I started this analysis on 2019-03-18, at which point we had 3,624 non-autocreated registrations since switching on the survey/control A/B test. Using the week of data prior to deployment I had earlier estimated the overall abandonment rate at 17.2%. A power analysis indicated that if the control group's abandonment rate equalled the estimate, we would be able to determine a significant change if the survey group's abandonment rate was outside the [13%,21%] range.

I calculated abandonment overall for each group, as well as split by whether the account was registered on the desktop or mobile site. Overall, the results are:

GroupDid not abandon%Did abandon%
Control1,48984.3%27815.7%
Survey1,17863.4%67936.6%

Overall, the survey group has a significantly larger abandonment rate (i.e. the difference is outside the range indicated by our power analysis). However, this is driven by abandonment of registrations on the desktop site:

Desktop/mobileGroupDid not abandon%Did abandon%
DesktopControl1,06282.7%22217.3%
DesktopSurvey74354.3%62545.7%
MobileControl42788.4%5611.6%
MobileSurvey43589.0%5411.0%

The 0.6pp difference between the control and survey group on mobile is obviously not significant (it's a much smaller sample and the difference is much smaller than identified in our power analysis). In other words, the survey appears to have no significant effect on abandonment for users who registered on the mobile site.

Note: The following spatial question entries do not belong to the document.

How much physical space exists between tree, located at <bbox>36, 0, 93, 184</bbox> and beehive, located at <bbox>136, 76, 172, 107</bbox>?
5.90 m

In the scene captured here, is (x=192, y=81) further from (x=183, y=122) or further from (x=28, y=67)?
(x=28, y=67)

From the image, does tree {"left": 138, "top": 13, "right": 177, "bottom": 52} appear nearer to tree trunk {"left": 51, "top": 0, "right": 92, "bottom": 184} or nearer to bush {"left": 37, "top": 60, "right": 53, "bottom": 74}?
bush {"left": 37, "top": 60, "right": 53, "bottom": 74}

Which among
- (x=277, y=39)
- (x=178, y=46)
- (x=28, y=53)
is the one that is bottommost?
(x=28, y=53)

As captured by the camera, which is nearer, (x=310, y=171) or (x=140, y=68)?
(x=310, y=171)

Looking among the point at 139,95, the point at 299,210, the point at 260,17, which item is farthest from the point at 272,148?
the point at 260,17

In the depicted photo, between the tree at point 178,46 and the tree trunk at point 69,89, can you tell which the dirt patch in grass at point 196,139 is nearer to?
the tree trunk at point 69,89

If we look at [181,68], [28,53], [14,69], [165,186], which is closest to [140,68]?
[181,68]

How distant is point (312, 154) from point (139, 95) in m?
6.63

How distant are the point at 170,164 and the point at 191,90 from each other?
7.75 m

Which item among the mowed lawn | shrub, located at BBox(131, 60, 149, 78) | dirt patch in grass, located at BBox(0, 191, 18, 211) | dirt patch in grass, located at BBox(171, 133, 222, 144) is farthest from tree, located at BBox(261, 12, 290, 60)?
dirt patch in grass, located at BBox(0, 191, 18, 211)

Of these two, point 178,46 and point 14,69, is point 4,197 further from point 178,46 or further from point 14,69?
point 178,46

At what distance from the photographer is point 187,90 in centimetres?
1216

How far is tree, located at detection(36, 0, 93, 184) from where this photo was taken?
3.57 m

The 28.4pp difference between the control and survey group on desktop is statistically significant (X^2=244.4, df=1, p << 0.001). We're discussing how to dig further into this to understand what's going on.

Leaving this in progress because the next step is to get these findings on mediawiki.org. This is not urgent.

kzimmerman lowered the priority of this task from Medium to Low.Sep 11 2019, 9:48 PM
kzimmerman subscribed.

Remaining documentation moved to a separate task, closing the analysis as resolved.